Hong Kong taps Burson to up US interest

WASHINGTON: The city of Hong Kong has chosen Burson-Marsteller to take over its long-running campaign to attract US business investment.

WASHINGTON: The city of Hong Kong has chosen Burson-Marsteller to take over its long-running campaign to attract US business investment.

The two-year, $500,000 effort aims to portray Hong Kong as the most independent and business-friendly of Chinese cities, as the "New York and London of Asia." By reassuring American investors of the city's independence from the Chinese socialist system, Hong Kong hopes to position itself as the gateway to doing business in the region.

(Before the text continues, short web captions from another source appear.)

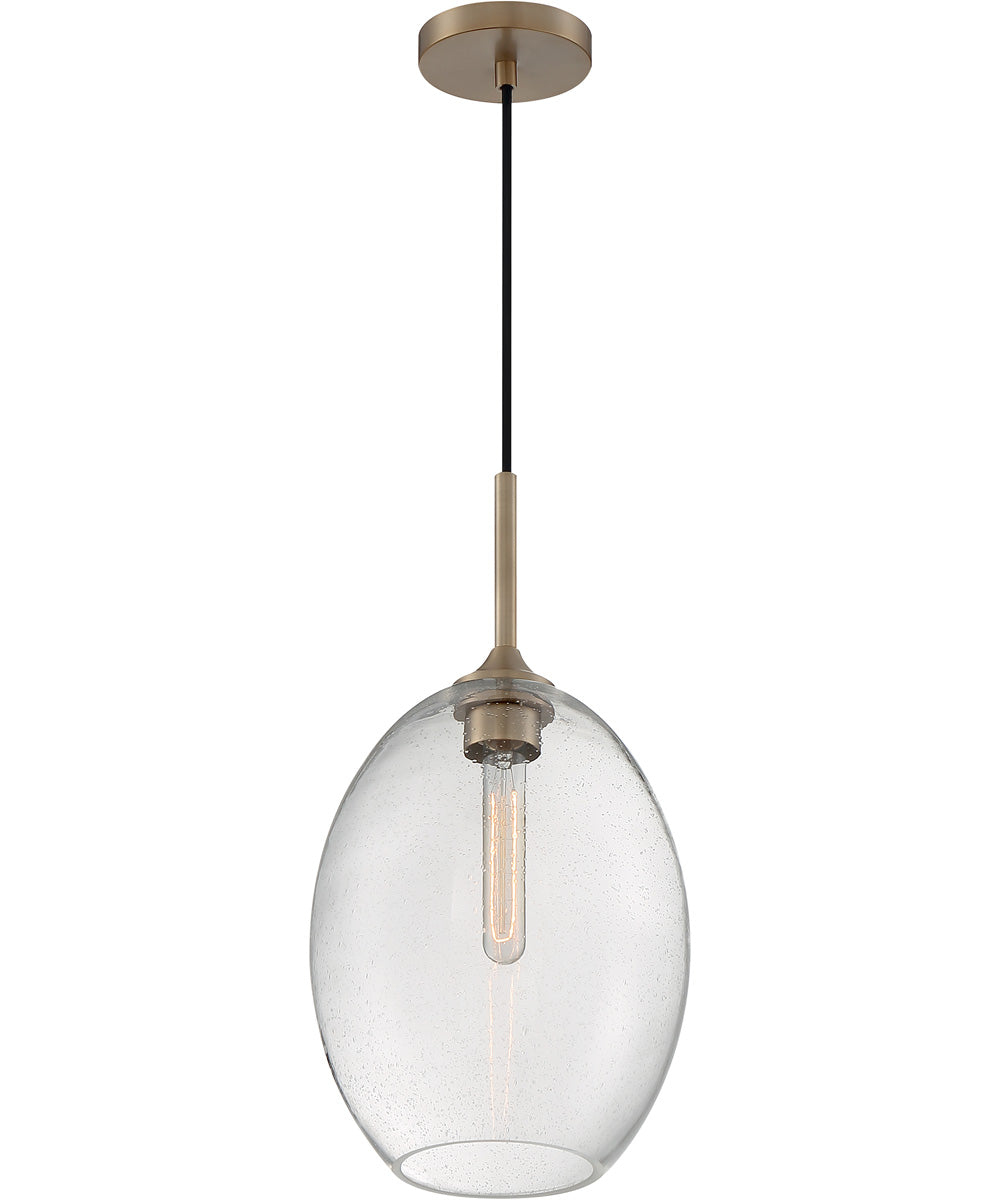 10W Aria 1-Light Pendant Light in Burnished Brass - Perfect for Kitchen Island, Dining Room, or Entryway Lighting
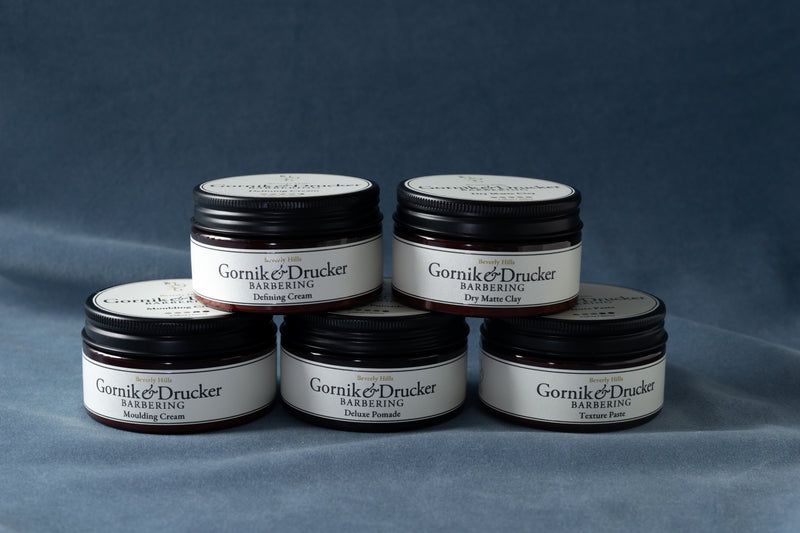 The Complete Pomade Set: five Gornik & Drucker styling jars together
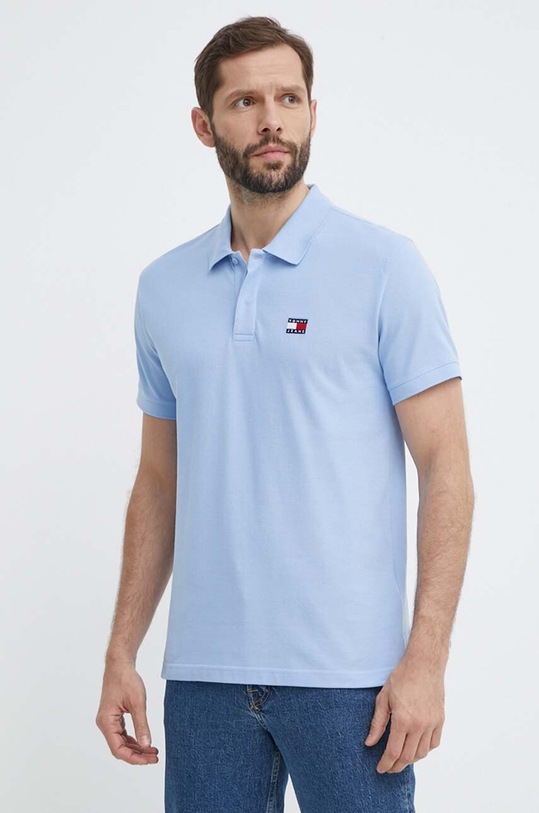 Tommy Jeans polo bawełniane bawełna niebieski DM0DM18314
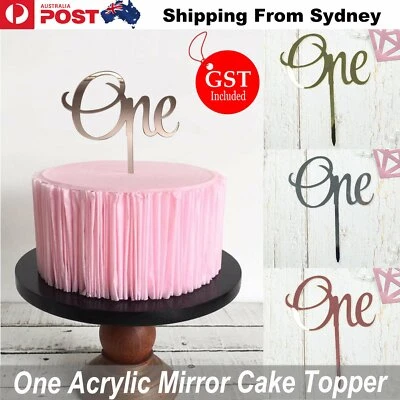 $3.99 • Buy One Cake Topper Silver Rose Glod Acrylic Mirror Baby Party Birthday Event Decor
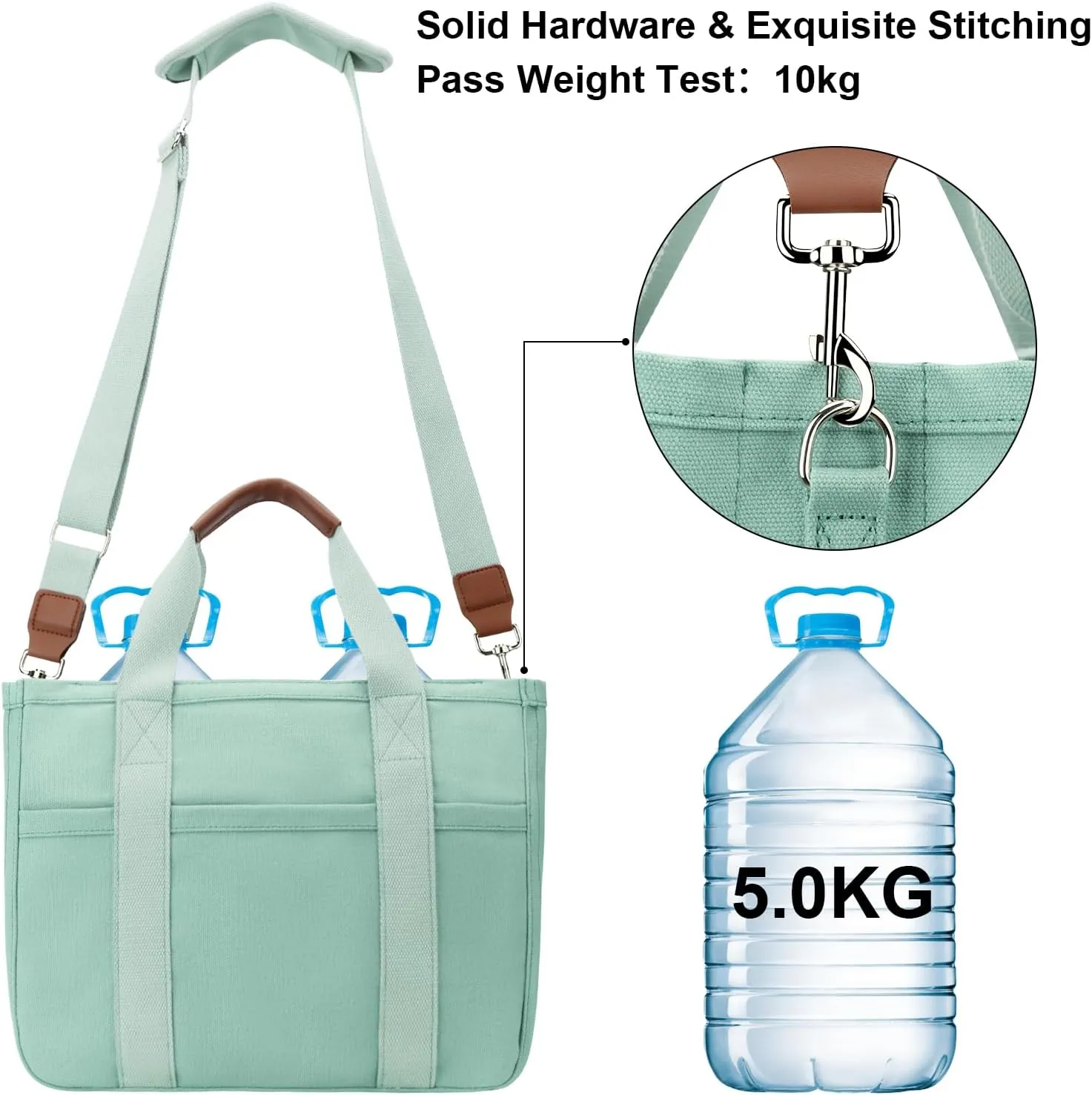 KKXIU Canvas Tote Bag for Women with Zipper and Compartments Crossbody Large Bible Messenger Purse Bag With Pockets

The goal will likely be complicated by the recent emergence of severe acute respiratory syndrome (SARS) in the city.

Richard Mintz, Burson's director of public affairs, conceded that it would be hard to communicate other messages until the SARS matter is resolved.

"First, we want to help the city communicate through this crisis," he said, by reassuring Americans that the city is working closely with the World Health Organization and the Centers for Disease Control, and is home to some of the world's best doctors.

Hill & Knowlton most recently held the business, but chose not to repitch after the contract expired in February. The account has turned over every two years since it was held by Ogilvy in the 1990s. Ketchum and Edelman have both held it in the interim.

Sources within those firms cited similar reasons for the turnover, specifically a lack of funds provided to achieve the client's goals. Said one, "The political situation (in Hong Kong) just isn't conducive to giving a lot of money for communications."

Mintz, who worked on the account while at Ogilvy and ran other programs for the city in his current role, said, "We can deliver significant value here in the US with the budget and scope of work they provide."